# Rearranging formula using logarithms

• Mr_Mole
In summary, the conversation involved the exchange of ideas to help the speaker understand how to use logarithms to solve a given formula. The speaker had a homework problem involving finding the current and time in a circuit, and had attempted to solve it using a rearranged equation but was getting incorrect answers. The expert summary provided guidance on using the ln button instead of the log button on a calculator, which led to the correct solution. The speaker expressed gratitude for the help and blamed their tutor for not explaining the use of the ln button.f

#### Mr_Mole

Homework Statement
I have a homework where I need to use logarithms to make an unknown the subject of a given formula. I know the answer I need (different values in the formula till one worked) but I can’t show how it’s done using logs.

If the flow of current (i), Amperes, in a capacitor at time (t), seconds, increases at an exponential according to the equation below:
i=6.7(1-e^(-t⁄RC) )
The resistance of the circuit is 28kΩ and the capacitance is 15µF.
Calculate the current after 750ms
Calculate the time for the current to reach 5A.
Relevant Equations
i=6.7(1-e^(-t⁄RC) )
My attempt that doesn’t work. t=-RC ln(1-I/6.7)

Your "attempt that doesn't work" looks correct to me. To show why this is true via logarithms you'll need to use the idea that ln(e^x)=x for x>0. In other words, make e^x the subject of the equation and then take the natural log of both sides.

• DaveE and topsquark
It looks good to me also. Why do you think it's not correct?

What is the answer supposed to be?

It looks good to me also. Why do you think it's not correct?
Because when I put values into it then I get the wrong answer. Using the information given in the question I get an answer of 5.576A for the first part. Putting that into the rearranged formula gives me a t value of 326milliseconds instead of 750milliseconds.

Because when I put values into it then I get the wrong answer. Using the information given in the question I get an answer of 5.576A for the first part. Putting that into the rearranged formula gives me a t value of 326milliseconds instead of 750milliseconds.
How are you getting 326ms?

It looks good to me also.
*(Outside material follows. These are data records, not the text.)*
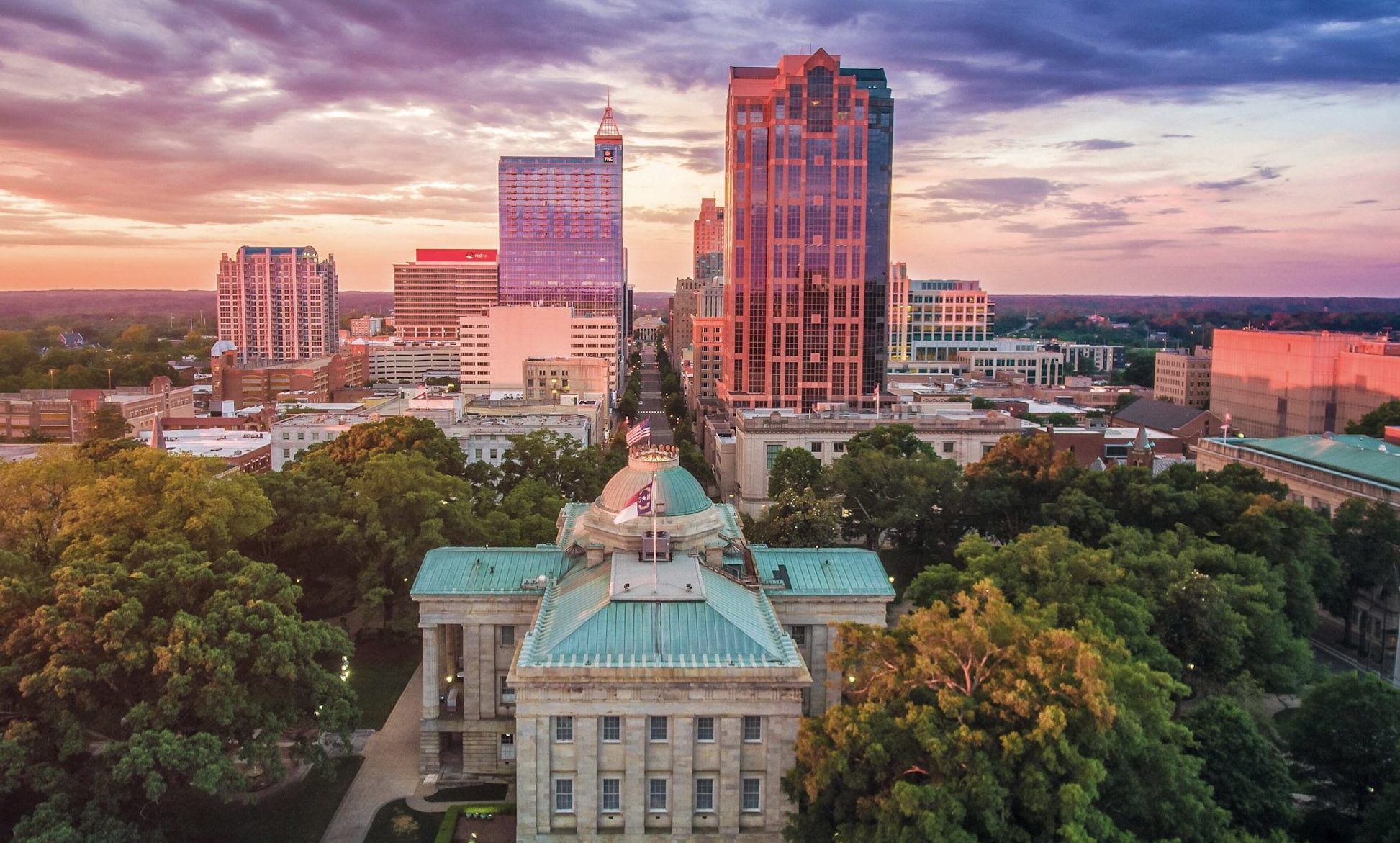 The Raleigh, NC skyline at sunset.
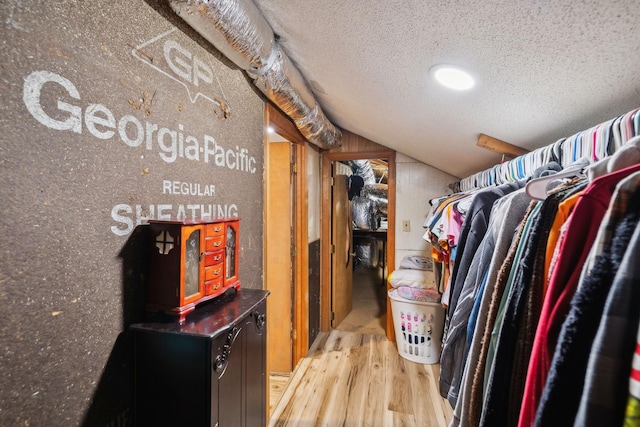 walk in closet featuring light hardwood / wood-style floors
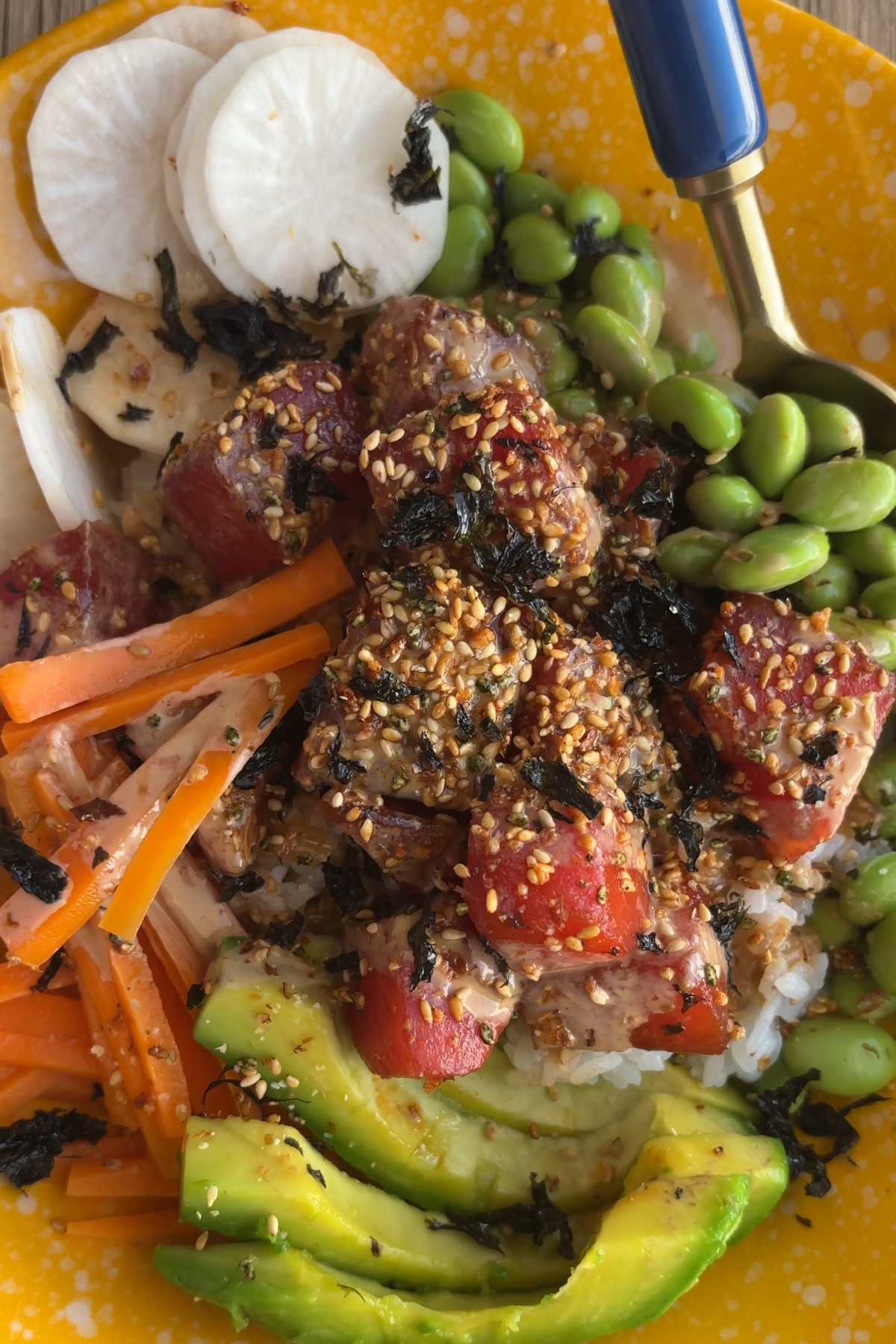 Spoon scooping a bite from a watermelon poke bowl with avocado and edamame.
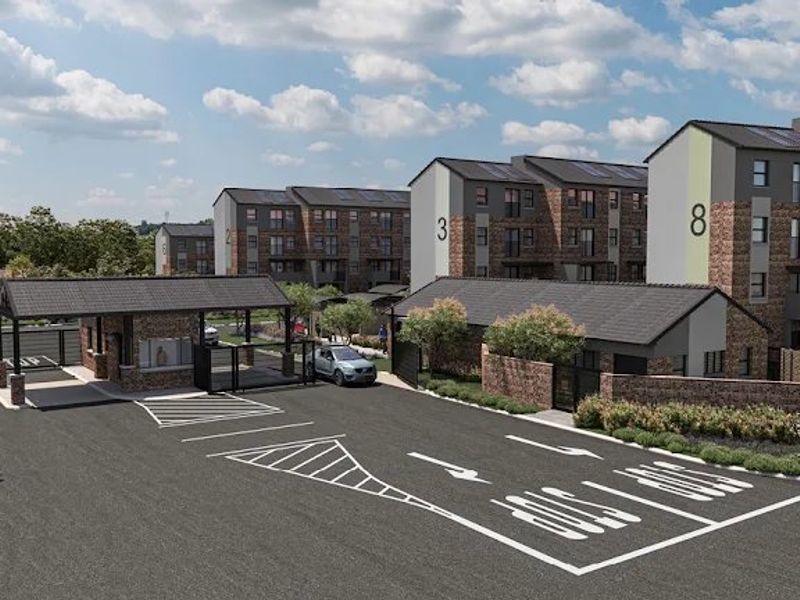 A modern townhouse complex entrance featuring a secure gatehouse, paved driveway, and multi-story residential blocks with brick and plaster finishes.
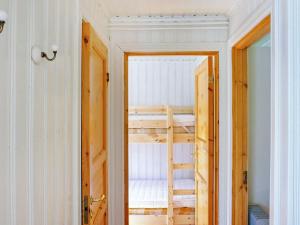a room with a bunk bed and a door at 4 person holiday home in TORUP in Torup
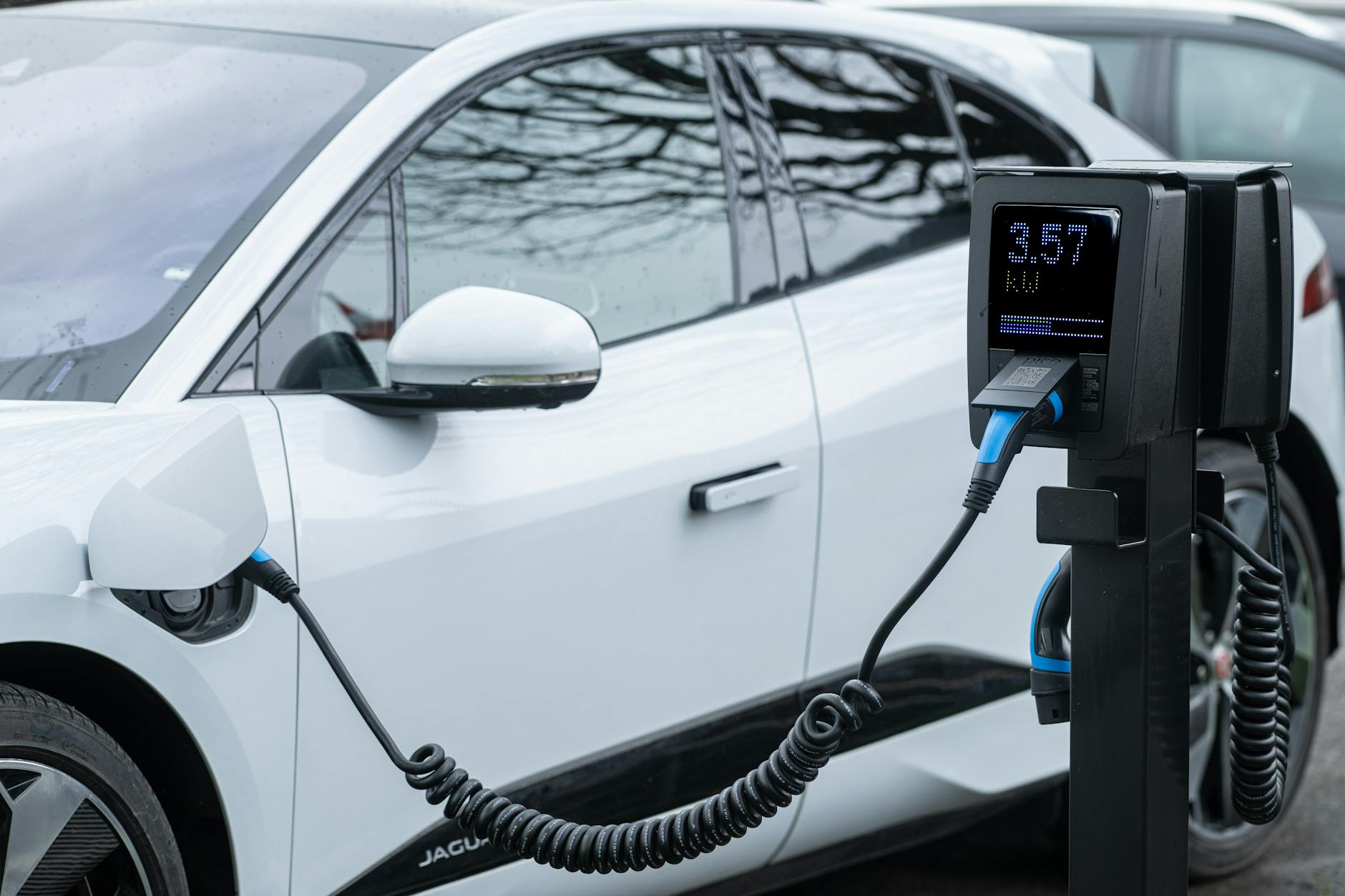 Zbliżenie na ładowany samochód elektryczny podłączony do stacji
Why do you think it's not correct?
Homework Statement: I have a homework where I need to use logarithms to make an unknown the subject of a given formula. I know the answer I need (different values in the formula till one worked) but I can’t show how it’s done using logs.

If the flow of current (i), Amperes, in a capacitor at time (t), seconds, increases at an exponential according to the equation below:
i=6.7(1-e^(-t⁄RC) )
The resistance of the circuit is 28kΩ and the capacitance is 15µF.
Calculate the current after 750ms
Calculate the time for the current to reach 5A.
Relevant Equations: i=6.7(1-e^(-t⁄RC) )

My attempt that doesn’t work. t=-RC ln(1-I/6.7)
I’m not expecting the current to be 5A at 750ms. When rearranged to make t the subject, I would expect t to be 750ms when I input the current obtained when i is the subject. That was around 5.6A. I’m getting 325ms out which led me to believe it was incorrect. This aspect of maths baffles me hence how I ended up here relying on the kindness of helpful strangers with bigger brains than I.
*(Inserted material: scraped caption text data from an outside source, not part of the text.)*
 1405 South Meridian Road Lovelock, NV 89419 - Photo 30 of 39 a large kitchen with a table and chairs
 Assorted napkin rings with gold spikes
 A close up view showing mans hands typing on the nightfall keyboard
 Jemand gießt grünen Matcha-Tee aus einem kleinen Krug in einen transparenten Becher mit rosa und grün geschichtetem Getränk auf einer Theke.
I’m not expecting the current to be 5A at 750ms. When rearranged to make t the subject, I would expect t to be 750ms when I input the current obtained when i is the subject. That was around 5.6A. I’m getting 325ms out which led me to believe it was incorrect. This aspect of maths baffles me hence how I ended up here relying on the kindness of helpful strangers with bigger brains than I.
Can you explain how you are getting times of 325ms or 326ms?

I’m getting 325ms out
One of the more frequent mishaps: you used LOG on your calculator instead of LN ##\ ##

• • berkeman, nasu, Mr_Mole and 1 other person
Can you explain how you are getting times of 325ms or 326ms?
I input the values into the rearranged equation. Using the same values given and the original answer I would expect to get the original i value returned to prove I had rearranged correctly. Unless I’m missing a step somewhere in the process and doing the rearranged equation incorrectly.
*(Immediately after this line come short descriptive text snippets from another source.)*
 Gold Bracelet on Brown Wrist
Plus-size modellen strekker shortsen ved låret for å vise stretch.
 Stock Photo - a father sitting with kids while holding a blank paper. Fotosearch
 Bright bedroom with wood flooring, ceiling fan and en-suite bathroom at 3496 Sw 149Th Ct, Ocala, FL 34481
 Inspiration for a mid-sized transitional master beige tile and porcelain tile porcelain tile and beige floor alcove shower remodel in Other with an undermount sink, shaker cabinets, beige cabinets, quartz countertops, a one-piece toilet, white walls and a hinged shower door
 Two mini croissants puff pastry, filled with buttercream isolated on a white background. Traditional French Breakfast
One of the more frequent mishaps: you used LOG on your calculator instead of LN ##\ ##
We have a winner! If only the maths tutor had explained that. No mention of an ln button. It comes out correct now. You are my hero! It was driving me mad last night as I couldn’t see the error. I will sleep well tonight!

• berkeman and BvU
I input the values into the rearranged equation. Using the same values given and the original answer I would expect to get the original i value returned to prove I had rearranged correctly. Unless I’m missing a step somewhere in the process and doing the rearranged equation incorrectly.
Thank you for helping. It’s been pointed out I didn’t know the existence of the ln button. I blame the tutor for not explain that one.